Questions
(a) Answer these questions from the cognitive therapy article:
(i) According to the cognitive model, which three things are connected?
(ii) What did Albert Ellis first call his approach?
(iii) In which 1976 book did Beck extend his approach to anxiety disorders?
(b) In the cognitive therapy article, what skills does the individual develop with the therapist? List them all.
(c) According to the cognitive therapy article, why did the heuristics and biases research program of the 1970s matter to cognitive therapy? Answer in one to three sentences.

- MeSH: D015928

= Cognitive therapy =

Type of psychotherapy

Cognitive therapy (CT) is a kind of psychotherapy that treats problematic behaviors and distressing emotional responses by identifying and correcting unhelpful and inaccurate patterns of thinking. This involves the individual working with the therapist to develop skills for testing and changing beliefs, identifying distorted thinking, relating to others in different ways, and changing behaviors.

Cognitive therapy is based on the cognitive model (which states that thoughts, feelings, and behavior are connected), with substantial influence from the heuristics and biases research program of the 1970s, which found a wide variety of cognitive biases and distortions that can contribute to mental illness.

==History==
Precursors of certain aspects of cognitive therapy have been identified in various old traditions.

Albert Ellis worked on cognitive treatment methods from the 1950s (Ellis, 1956). He called his approach Rational Therapy (RT) at first, then Rational Emotive Therapy (RET) and later Rational Emotive Behavior Therapy (REBT).

Becoming disillusioned with long-term psychodynamic approaches based on gaining insight into unconscious emotions, in the late 1950s Aaron T. Beck came to the conclusion that the way in which his patients perceived and attributed meaning in their daily lives—a process known as cognition—was a key to therapy.

Beck introduced his cognitive therapy approach in Depression: Causes and Treatment (1967), later expanding its application to include anxiety disorders in Cognitive Therapy and the Emotional Disorders (1976), and eventually addressing a wider range of psychological conditions. He also introduced a focus on the underlying "schema"—the underlying ways in which people process information about the self, the world or the future.

Stored data entries
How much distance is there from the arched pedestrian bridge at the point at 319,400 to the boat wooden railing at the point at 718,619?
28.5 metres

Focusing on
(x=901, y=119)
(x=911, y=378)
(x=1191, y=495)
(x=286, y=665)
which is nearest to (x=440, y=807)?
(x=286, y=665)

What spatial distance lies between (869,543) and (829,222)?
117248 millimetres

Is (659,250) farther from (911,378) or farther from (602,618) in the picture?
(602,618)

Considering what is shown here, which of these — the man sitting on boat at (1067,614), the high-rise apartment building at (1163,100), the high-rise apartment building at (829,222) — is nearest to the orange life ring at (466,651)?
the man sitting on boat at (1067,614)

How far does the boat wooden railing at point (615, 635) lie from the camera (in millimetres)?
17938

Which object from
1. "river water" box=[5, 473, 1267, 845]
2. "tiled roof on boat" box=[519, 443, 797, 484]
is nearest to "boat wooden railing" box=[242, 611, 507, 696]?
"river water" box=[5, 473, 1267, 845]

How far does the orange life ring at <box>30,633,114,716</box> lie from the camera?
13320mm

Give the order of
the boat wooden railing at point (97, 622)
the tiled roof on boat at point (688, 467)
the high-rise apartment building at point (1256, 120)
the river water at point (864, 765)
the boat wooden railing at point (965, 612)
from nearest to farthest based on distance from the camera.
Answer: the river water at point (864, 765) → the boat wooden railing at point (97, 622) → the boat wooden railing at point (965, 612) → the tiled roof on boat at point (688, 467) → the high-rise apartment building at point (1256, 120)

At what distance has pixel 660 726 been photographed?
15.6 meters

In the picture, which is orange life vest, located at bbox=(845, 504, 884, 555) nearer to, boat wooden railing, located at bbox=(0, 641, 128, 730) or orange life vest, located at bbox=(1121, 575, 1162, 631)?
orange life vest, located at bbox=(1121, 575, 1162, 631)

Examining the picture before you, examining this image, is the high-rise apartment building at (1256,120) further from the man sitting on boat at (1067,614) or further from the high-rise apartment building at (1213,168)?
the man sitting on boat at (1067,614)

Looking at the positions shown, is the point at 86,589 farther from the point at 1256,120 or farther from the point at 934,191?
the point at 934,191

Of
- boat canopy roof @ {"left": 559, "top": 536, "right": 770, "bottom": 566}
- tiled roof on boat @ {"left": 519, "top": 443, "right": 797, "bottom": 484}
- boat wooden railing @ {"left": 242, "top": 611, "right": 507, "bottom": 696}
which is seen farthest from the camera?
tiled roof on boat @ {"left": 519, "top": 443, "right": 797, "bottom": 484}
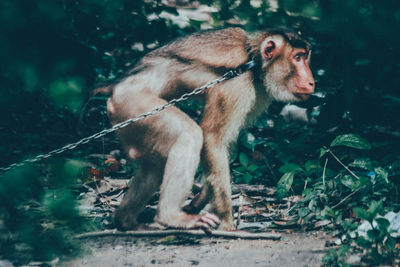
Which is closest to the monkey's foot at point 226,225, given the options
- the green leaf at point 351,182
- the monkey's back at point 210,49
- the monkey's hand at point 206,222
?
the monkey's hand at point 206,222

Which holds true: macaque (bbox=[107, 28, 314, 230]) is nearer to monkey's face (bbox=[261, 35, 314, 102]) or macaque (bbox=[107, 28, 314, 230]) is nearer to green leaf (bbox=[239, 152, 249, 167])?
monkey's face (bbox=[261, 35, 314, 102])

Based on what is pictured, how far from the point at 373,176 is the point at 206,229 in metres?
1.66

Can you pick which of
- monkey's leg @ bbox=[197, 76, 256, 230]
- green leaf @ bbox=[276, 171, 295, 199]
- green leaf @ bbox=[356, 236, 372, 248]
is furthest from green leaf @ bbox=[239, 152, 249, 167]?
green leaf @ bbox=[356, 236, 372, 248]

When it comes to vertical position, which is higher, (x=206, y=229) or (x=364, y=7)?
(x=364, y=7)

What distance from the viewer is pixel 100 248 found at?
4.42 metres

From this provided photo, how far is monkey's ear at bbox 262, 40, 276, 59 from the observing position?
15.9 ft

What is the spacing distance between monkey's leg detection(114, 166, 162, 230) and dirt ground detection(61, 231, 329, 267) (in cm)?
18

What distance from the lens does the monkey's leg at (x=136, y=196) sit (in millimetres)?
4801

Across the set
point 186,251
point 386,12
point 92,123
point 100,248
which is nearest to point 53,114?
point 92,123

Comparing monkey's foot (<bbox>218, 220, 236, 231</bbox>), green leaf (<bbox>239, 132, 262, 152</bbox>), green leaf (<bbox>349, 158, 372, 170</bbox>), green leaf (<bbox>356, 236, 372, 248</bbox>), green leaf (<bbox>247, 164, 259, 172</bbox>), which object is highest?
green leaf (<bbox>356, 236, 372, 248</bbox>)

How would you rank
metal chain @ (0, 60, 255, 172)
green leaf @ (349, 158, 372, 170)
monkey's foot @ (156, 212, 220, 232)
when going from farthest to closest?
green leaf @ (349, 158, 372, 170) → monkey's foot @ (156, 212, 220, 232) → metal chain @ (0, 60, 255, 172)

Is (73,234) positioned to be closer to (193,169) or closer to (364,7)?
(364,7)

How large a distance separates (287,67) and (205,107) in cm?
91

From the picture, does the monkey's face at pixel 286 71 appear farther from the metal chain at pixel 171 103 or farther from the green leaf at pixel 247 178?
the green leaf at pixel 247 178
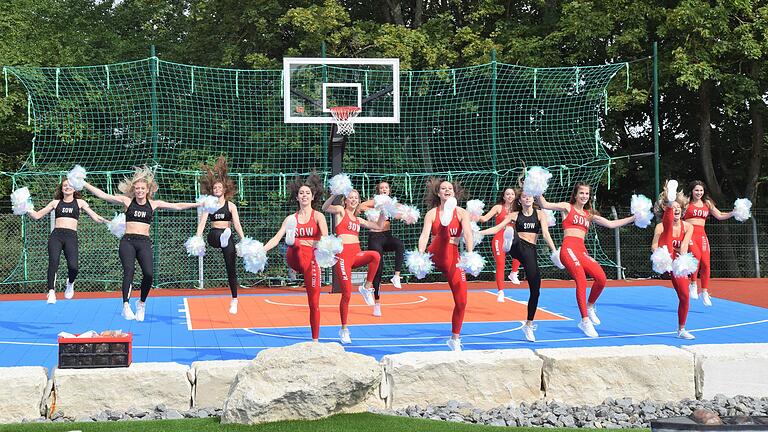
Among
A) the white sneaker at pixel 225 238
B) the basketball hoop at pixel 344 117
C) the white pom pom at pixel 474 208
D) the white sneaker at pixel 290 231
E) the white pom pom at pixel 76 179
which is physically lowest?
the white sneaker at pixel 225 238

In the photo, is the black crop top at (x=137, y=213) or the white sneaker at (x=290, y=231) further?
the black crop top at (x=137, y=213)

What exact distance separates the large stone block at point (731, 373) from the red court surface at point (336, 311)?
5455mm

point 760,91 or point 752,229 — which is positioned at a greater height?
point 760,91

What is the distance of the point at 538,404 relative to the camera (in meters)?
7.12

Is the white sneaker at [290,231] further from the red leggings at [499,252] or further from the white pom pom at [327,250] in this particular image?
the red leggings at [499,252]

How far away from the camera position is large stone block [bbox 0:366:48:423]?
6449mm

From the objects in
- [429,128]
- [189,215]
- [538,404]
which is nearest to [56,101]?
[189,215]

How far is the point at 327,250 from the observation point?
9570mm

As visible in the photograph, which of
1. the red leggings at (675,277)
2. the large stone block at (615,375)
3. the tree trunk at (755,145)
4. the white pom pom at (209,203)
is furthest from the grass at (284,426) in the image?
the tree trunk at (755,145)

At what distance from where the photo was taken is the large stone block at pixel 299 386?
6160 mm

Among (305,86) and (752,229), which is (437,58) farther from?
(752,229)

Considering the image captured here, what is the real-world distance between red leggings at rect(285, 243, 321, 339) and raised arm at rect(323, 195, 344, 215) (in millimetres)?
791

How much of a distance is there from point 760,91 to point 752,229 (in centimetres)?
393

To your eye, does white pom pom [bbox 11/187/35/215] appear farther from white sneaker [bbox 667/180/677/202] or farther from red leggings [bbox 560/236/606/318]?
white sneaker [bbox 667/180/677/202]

Solutions to the exercise
(a)
(i) Thoughts, feelings, and behavior.
(ii) Rational Therapy (RT).
(iii) Cognitive Therapy and the Emotional Disorders.

(b)
- Testing and changing beliefs
- Identifying distorted thinking
- Relating to others in different ways
- Changing behaviors

(c) That research program found a wide variety of cognitive biases and distortions that can contribute to mental illness. Cognitive therapy drew substantial influence from that work.